Event promoter Jay Goldberg acknowledges that programs for the Summer Camp festival in Chillicothe, Illinois, have included ads with a lawyer’s name and phone number. But in his view, the billboards by an East Peoria law firm look sensational and crass, the Peoria Journal Star reports.
“I think it’s an ignorant and stupid thing to do,” Goldberg told the newspaper. “It’s insulting to Chillicothe, it’s insulting to the community and it’s insulting to me personally. It’s just a slap to the whole event.”
Chillicothe Mayor Doug Crew also dislikes the billboards advertising the services of Hall, Rustom & Fritz. “It does cast the area in a poor light,” he told the Journal Star.
Two of the billboards are on roads near the music festival. “Arrested at the Festival?” they ask. The law firm’s name and phone number are listed. A third billboard near a Super 8 motel close to the festival site reads: “Arrested this summer? We can help!”

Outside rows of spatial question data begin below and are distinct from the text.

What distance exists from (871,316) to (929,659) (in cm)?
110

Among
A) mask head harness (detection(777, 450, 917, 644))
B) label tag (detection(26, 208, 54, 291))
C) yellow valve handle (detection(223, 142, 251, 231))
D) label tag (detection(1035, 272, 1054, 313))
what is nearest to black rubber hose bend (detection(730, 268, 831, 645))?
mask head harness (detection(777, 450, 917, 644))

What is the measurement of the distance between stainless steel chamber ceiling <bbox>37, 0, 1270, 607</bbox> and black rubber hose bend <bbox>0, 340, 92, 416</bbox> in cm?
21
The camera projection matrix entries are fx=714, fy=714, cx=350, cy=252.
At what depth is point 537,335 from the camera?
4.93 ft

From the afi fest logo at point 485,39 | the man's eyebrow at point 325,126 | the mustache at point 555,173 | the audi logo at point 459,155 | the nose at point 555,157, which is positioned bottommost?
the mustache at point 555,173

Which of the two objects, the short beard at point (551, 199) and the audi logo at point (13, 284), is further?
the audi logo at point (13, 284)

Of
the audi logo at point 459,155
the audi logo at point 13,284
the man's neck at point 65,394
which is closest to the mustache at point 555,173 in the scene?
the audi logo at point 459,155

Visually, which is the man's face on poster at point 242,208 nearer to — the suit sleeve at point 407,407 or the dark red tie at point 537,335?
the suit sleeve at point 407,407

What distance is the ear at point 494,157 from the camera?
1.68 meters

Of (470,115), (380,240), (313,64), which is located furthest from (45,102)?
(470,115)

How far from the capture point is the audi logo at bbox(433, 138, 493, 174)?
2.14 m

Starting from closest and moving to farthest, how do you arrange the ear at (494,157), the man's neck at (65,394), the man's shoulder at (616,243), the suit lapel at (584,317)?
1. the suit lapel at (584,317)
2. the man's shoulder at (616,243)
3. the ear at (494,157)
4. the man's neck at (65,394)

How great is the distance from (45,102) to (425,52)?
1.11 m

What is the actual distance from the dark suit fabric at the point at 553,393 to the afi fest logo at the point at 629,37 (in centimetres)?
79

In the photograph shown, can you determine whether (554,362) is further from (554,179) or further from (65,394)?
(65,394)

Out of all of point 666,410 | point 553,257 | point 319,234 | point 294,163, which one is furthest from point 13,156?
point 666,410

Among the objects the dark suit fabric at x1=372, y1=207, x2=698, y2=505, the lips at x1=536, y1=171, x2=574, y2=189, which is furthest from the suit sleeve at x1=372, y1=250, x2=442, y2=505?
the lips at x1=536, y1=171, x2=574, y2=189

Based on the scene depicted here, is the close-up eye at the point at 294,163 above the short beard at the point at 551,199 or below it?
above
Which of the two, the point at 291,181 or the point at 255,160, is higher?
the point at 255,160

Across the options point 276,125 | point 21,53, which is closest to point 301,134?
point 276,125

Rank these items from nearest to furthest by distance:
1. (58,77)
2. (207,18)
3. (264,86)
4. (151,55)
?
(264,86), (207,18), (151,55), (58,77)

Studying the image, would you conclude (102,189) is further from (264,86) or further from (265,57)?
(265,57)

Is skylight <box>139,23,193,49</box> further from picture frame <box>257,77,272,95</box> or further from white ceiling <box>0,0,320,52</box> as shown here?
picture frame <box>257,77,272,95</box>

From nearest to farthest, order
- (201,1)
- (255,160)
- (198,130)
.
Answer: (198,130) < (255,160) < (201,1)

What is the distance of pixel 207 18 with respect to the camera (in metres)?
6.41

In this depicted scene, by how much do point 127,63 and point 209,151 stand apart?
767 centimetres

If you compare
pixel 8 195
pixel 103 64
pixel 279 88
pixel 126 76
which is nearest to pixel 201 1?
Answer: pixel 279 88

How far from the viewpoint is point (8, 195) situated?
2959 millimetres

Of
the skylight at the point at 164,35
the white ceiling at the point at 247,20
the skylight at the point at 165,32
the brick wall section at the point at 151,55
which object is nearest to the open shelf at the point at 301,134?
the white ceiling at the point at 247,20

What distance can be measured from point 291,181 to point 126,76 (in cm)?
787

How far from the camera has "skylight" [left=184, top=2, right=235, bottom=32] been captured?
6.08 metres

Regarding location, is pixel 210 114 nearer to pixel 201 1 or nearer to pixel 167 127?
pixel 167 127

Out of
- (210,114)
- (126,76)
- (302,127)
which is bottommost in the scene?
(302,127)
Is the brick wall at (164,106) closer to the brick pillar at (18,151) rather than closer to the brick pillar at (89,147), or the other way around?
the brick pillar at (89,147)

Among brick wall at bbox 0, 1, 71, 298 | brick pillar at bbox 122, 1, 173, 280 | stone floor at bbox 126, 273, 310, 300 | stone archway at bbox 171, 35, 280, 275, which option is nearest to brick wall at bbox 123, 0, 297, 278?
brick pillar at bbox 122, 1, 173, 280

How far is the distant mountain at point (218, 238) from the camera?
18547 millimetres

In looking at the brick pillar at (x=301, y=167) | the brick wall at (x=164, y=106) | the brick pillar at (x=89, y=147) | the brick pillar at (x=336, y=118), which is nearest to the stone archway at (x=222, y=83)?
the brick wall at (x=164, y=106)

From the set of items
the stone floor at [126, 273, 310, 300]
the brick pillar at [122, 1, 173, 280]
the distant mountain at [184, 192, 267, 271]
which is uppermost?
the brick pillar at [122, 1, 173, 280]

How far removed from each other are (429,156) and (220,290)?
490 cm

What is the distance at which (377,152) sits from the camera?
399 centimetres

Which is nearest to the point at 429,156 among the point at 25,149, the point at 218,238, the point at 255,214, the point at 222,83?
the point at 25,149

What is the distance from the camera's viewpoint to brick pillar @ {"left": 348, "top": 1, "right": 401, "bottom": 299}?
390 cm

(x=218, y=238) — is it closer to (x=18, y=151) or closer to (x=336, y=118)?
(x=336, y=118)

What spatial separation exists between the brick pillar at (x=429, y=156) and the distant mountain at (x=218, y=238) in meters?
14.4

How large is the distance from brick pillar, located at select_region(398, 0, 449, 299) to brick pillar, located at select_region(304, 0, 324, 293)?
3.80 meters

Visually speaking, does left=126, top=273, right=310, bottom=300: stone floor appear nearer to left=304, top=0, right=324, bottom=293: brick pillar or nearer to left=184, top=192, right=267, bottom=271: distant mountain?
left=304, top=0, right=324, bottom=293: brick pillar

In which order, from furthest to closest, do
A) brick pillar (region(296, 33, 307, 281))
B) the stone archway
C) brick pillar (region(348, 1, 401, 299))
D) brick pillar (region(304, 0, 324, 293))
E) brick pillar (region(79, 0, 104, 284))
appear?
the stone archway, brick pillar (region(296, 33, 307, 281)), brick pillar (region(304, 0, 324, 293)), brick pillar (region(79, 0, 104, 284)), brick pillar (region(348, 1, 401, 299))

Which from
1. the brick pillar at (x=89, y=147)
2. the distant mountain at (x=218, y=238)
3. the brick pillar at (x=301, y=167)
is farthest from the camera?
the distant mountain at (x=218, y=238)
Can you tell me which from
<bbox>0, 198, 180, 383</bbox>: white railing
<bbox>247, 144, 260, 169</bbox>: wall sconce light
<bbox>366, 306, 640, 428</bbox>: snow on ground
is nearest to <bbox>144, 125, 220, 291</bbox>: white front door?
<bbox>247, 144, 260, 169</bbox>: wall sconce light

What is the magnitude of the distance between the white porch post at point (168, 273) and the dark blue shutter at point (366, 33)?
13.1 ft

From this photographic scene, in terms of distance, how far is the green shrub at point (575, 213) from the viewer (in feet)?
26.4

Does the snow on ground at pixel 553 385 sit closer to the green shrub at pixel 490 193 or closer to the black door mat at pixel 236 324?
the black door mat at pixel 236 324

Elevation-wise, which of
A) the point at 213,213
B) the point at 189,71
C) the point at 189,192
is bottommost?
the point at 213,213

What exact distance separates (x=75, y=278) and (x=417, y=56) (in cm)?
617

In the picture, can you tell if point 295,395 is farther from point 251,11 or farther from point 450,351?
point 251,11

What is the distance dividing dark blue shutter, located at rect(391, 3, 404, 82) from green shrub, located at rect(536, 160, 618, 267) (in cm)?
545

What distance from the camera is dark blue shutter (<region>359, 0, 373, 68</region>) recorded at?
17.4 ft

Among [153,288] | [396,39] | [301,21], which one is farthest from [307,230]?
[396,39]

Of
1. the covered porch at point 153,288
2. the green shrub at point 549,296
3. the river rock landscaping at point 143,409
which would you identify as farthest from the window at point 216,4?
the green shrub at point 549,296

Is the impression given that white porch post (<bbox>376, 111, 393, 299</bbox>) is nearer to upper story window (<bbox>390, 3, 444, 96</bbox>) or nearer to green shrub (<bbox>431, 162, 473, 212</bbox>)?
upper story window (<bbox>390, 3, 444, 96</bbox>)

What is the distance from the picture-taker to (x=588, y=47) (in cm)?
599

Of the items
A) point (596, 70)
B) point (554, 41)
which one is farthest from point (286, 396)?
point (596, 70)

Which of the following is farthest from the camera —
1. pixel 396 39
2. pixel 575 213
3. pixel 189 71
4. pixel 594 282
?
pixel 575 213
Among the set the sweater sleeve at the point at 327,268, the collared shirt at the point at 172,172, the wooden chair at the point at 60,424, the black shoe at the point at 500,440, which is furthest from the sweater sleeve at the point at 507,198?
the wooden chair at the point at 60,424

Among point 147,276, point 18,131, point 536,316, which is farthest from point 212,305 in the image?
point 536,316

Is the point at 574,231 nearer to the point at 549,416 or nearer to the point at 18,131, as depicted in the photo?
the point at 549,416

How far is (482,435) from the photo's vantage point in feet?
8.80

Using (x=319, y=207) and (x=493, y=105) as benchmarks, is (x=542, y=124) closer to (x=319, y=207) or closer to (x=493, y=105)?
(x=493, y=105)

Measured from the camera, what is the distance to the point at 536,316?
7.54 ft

Name partner Jeff Hall defended his firm's billboards. “We advertise through various channels well within the rules of professional conduct governing legal marketing,” he told the newspaper. “Billboards are no different than our online legal blog, website or TV commercials. Hall, Rustom & Fritz encourages any citizen to be aware of their constitutional rights and we help fight to protect those rights.”
On the firm's Facebook page, they posted a link to the Journal Star's article, and commented, "One ironic point of fact: In June, 2011, Summer Camp Promoter Mr. Goldberg had no problems suggesting to Attorney Jeff Hall that Hall, Rustom & Fritz entertain a corporate sponsorship as 'The Official Legal Services' for Summer Camp Music Festival. We appreciated the offer but found other ways to advertise."
More than 15,000 people—more than double the population of Chillicothe—attended the festival last year. Police issued 272 citations for traffic and criminal offenses and made 119 drug-related arrests, the story says. Crew takes the numbers in stride.
“If you're going to put 15,000 people in a certain area for a certain time, you’ll have a few stray off the straight path,” he tells the Journal Star.